Selbstschädigendes Verhalten als gesellschaftliches Problem

Wann spricht man vom suizidalen selbstverletzenden Verhalten und wann sind Betroffene ernsthaft suizidgefährdet? Prof. Dr. med. Barbara Schneider geht tiefer auf die Problematik ein.

Nicht-Suizidales Selbstverletzendes Verhalten (NSSV) ist nicht gleichbedeutend mit Suizidalität

Das Nicht-Suizidale Selbstverletzende Verhalten (NSSV) ist definiert "als freiwillige, direkte Zerstörung oder Veränderung des Körpergewebes ohne suizidale Absicht, die sozial nicht akzeptiert, direkt und repetitiv ist."1,2 Beispiele hierfür sind Ritzen oder Schneiden der Haut, Verbrennen, Kratzen, Schlagen oder Stoßen. Die meisten von NSSV betroffenen Personen haben mehrere Methoden angewandt. Bei den verwendeten NSSI-Methoden scheint es einen Geschlechtsunterschied zu geben: Frauen schneiden bzw. ritzen sich häufiger, während Männer eher zu Schlägen oder Verbrennungen neigen.3

Nicht-Suizidales Selbstverletzendes Verhalten (NSSV) ist ein großes Problem in Deutschland

Schneider spricht die Größe des Problems des Nicht-Suizidalen Selbstverletzenden Verhaltens (NSSV) an. In Deutschland verletzen sich 17,2% der Jugendlichen regelmäßig selbst. Fast 30% der Jugendlichen haben sich mindestens ein mal selbst verletzt. Bei den jungen Erwachsenen sind es immerhin noch 13,4% mit Nicht-Suizidalem Selbstverletzendem Verhalten. Mit zunehmendem Alter sinkt der prozentuale Anteil der Menschen mit NSSV weiter ab. Rund 5,5% aller Erwachsenen sind vom NSSV betroffen. Schaut man sich den Anteil der von NSSV betroffenen Personen an, die sich in stationärer Behandlung befanden, so ist dieser erschreckend hoch: Die Hälfte der stationären Patient:innen hat sich innerhalb eines Jahres mindestens ein mal selbst verletzt.1,4

Gründe des Nicht-Suizidalen Selbstverletzenden Verhaltens (NSSV)

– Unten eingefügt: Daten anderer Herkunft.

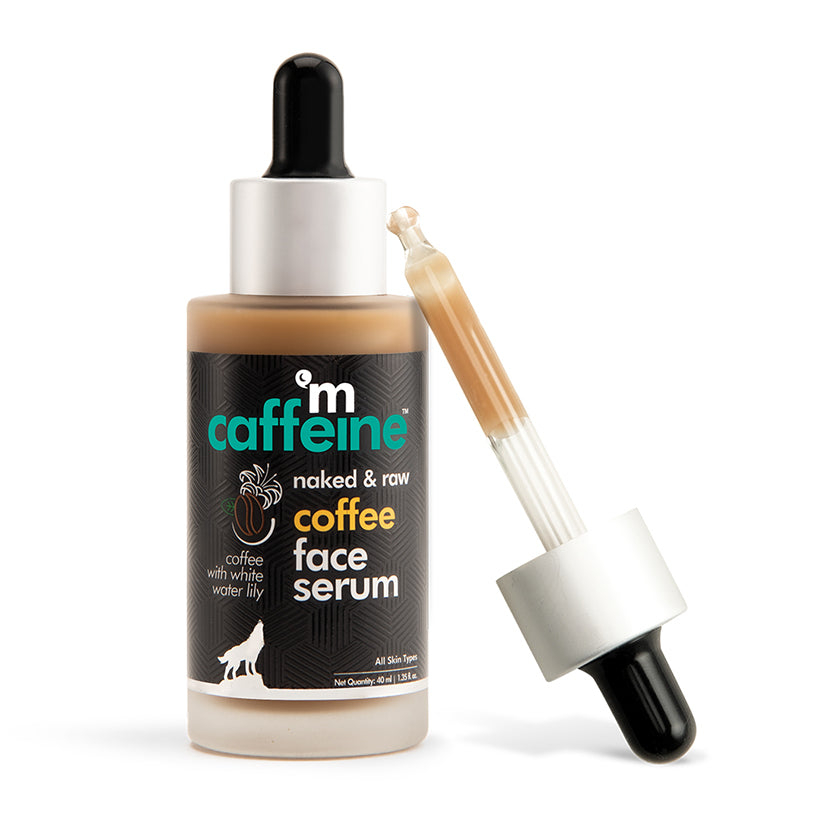 mCaffeine Coffee Hydrating Face Serum for Glowing Skin | Vitamin E & Hyaluronic Acid | Facial Serum for Sun Protection, Dark Spots & Hyperpigmentation Treatment |Suitable for All Skin Types 40 Ml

Schneider stellt in ihrem Vortrag dem Auditorium eine ganze Reihe verschiedener Gründe für NSSV dar. Hierzu zählen grob die drei voneinander abzugrenzenden Gruppen "Reaktionen auf Not", "positives Erlebnis" und "Selbstdefinition". Die erste Gruppe "Reaktionen auf Not" beinhaltet die Affektregulation, den sozialen Einfluss, die Bestrafung, den Umgang mit Dissoziation und die Abwendung von Suizid. In die Gruppe "positives Erlebnis" können das Sensation Seeking, das Experimentieren, das Gefühl der Kontrolle des eigenen Handelns, die Genugtuung und der Schutz in Form eines Rückzuges eingeordnet werden. Bei der Gruppe "Selbstdefinition" spielen das Erkunden von Grenzen, die Bestätigung, das Zugehörigkeitsgefühl, die Antwort auf Sexualität und das NSSV als Ausdruck einer speziellen Sprache eine Rolle.1

Referenzen: 

1. Schneider, Barbara, Prof. Dr. med., M. Sc., MHBA, Ursachen suizidalen und selbstschädigenden Verhaltens, Verbesserung suizidpräventiver Maßnahmen im Rahmen einer Depression, Berlin Brain Summit, 31.05.2022, 16:30 Uhr, CityCube Berlin.
2. AWMF 2016.
3. Klonsky E.D. et al. (2014). Nonsuicidal self-injury: what we know, and what we need to know. Can J Psychiatry. 2014;59(11):565-568.
4. Swannell S.V. et al. (2014). Prevalence of nonsuicidal self-injury in nonclinical samples: systematic review, meta-analysis and meta-regression. Suicide Life Threat Behav. 2014 Jun;44(3):273-303.